The GOP has hit a new low with its presidential nominee running fourth among black Americans. But four years from now, the party just may find itself with an opening among black voters thanks to a surprising source: the NAACP.
In recent weeks, the NAACP and other liberal-leaning social justice groups have come out swinging against charter schools, proving Republicans are not the only ones out of touch with mainstream black Americans. The attack on charter schools by these groups serve as a reminder that if the GOP could ever manage to get its act together (you know, by not nominating candidates who make racist and misogynist comments), plenty of black Americans would be thrilled to have a viable alternative to Democrats, particularly in local contests.
During its most recent national convention, the NAACP reaffirmed a 2014 resolution that declared “School Privatization a Threat to Public Education.” Among the language of this year’s resolution (which you can read in full here) the NAACP resolves to “continue to advocate against any state or Federal legislation which commits or diverts public funding, allows tax breaks, or established preferential advantages to for profit, private and/or charter schools…” Among the concerns of the NAACP and other charter-school critics: Such schools divert much-needed funds from traditional public schools, thus doing further damage to those schools and the children remaining in them. Another critique is that charter schools engage in “skimming,” by educating students with fewer behavioral and academic challenges who are perceived as easier and less expensive to educate.
Let me start by saying those are legitimate critiques. But let me follow that by saying study after study has found that a majority of black parents are not as concerned with these critiques as they are with trying to get their kids into the best school they can—and often those schools are charter schools. A 2015 study found that 65 percent or more of black parents in Louisiana, New Jersey, and Tennessee support charter schools—and that 70 percent of black voters believe in some from of educational choice for parents.
In fact, support for charter schools has actually grown among black Americans in recent years—showing that these advocacy groups for black Americans are moving in the opposite direction of the people they claim to serve and represent.
So what explains this disconnect?
For starters, the voices dominating this conversation often come from the people least affected by its outcome. Though what I’m about to write is a common conservative talking point, it’s an accurate one: Very few of the Democratic elected officials, activists, or celebrities—here’s looking at you, Matt Damon—who rail against charter schools and shape education discourse, and ultimately policy, have to send their kids to a public school. And if they do attend a public school, it’s not the kind where their kids physically fear for their safety, or where library shelves are empty, or where teachers are inadequate and not held accountable.
Furthermore, there remains an unwillingness among most major advocacy groups—on both sides of the political aisle—to have any honest conversation about economic and educational inequality because doing so would be too politically costly among their constituents. What do I mean by that?
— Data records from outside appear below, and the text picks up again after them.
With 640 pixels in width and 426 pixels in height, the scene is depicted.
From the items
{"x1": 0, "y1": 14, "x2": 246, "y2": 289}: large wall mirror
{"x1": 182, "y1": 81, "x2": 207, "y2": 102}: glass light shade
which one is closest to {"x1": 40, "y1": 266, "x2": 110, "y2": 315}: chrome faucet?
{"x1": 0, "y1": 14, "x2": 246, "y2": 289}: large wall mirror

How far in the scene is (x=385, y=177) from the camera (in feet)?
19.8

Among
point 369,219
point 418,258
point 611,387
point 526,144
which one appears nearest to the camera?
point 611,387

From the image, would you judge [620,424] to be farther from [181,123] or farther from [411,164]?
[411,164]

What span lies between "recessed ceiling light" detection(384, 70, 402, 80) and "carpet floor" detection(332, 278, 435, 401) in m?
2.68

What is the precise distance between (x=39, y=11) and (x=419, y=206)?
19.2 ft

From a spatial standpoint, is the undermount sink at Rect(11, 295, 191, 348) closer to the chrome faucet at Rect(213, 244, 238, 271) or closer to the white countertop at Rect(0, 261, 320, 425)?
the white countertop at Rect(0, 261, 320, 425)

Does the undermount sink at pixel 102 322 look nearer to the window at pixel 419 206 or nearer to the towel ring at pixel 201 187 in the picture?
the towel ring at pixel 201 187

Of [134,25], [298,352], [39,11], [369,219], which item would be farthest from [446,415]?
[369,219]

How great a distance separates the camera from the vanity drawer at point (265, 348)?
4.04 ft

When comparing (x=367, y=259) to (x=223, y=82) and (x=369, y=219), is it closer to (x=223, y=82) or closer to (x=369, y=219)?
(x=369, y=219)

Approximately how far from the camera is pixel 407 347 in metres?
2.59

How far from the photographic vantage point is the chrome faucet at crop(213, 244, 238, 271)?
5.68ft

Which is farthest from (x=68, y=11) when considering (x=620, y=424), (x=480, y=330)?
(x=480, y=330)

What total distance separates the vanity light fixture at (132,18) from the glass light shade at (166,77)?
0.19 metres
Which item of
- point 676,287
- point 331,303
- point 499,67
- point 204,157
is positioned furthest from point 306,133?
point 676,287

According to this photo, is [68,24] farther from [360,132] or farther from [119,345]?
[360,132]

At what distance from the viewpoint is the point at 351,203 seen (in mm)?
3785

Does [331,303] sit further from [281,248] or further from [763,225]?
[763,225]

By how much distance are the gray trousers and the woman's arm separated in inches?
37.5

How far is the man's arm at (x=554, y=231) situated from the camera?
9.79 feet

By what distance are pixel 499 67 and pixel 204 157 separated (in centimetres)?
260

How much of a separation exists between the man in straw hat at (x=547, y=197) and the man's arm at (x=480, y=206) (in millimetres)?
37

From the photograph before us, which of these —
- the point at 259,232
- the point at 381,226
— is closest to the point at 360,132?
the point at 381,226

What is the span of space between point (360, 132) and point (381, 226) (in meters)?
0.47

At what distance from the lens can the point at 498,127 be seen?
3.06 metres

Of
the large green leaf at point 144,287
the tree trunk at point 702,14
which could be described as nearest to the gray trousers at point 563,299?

Well, if conservatives were honest they would acknowledge en masse that institutional racism has created the vestiges of educational inequality that exist in our country in the first place. And therefore conservatives need not only to advocate for school choice, etc., but be willing to step up and pour the financial resources necessary—yes, via the government—to ensure that every American child enjoys the same education as their own children, and the same fair shot at the American dream.
And if liberals were honest, they would admit that while the school-to-prison pipeline is rooted in racial bias, protecting kids in all schools who want to learn from disruptive kids who don’t is also a social justice issue. They would also admit that no teacher or school can compensate for uninvolved or inadequate parenting.
The reason charter schools seem so unfair—and in some ways are—is because they benefit poor children who have the most involved and ambitious parents, leaving other children even further behind.
But instead of trashing charter schools, how about pouring more resources into parenting classes like other Western countries do? How about we stop cutting home economics programs (yes, I’m serious) so more Americans grow up understanding that becoming a parent—and all the sacrifices it requires to do right—shouldn’t be a default choice, but something you make the decision to do when you have the emotional, familial, and financial stability to do it? How about we stop treating children like products on a conveyor belt, where a one-size-fits-all model of education is expected to work?
But most of all, if groups like the NAACP want to remain the voice of people of color, then they have to listen to all people of color, not just those reciting one party’s platform and talking points. As I have written before, younger black Americans are less party loyal than our parents and grandparents. It is our generation that now has young children beginning their school years, which means issues like charter schools will increasingly determine who younger people of color vote for.
While Donald Trump may be a turnoff this year, he won’t always be on the ballot. The NAACP and other social justice groups that I know care about our community should prepare accordingly, or risk fading into irrelevance.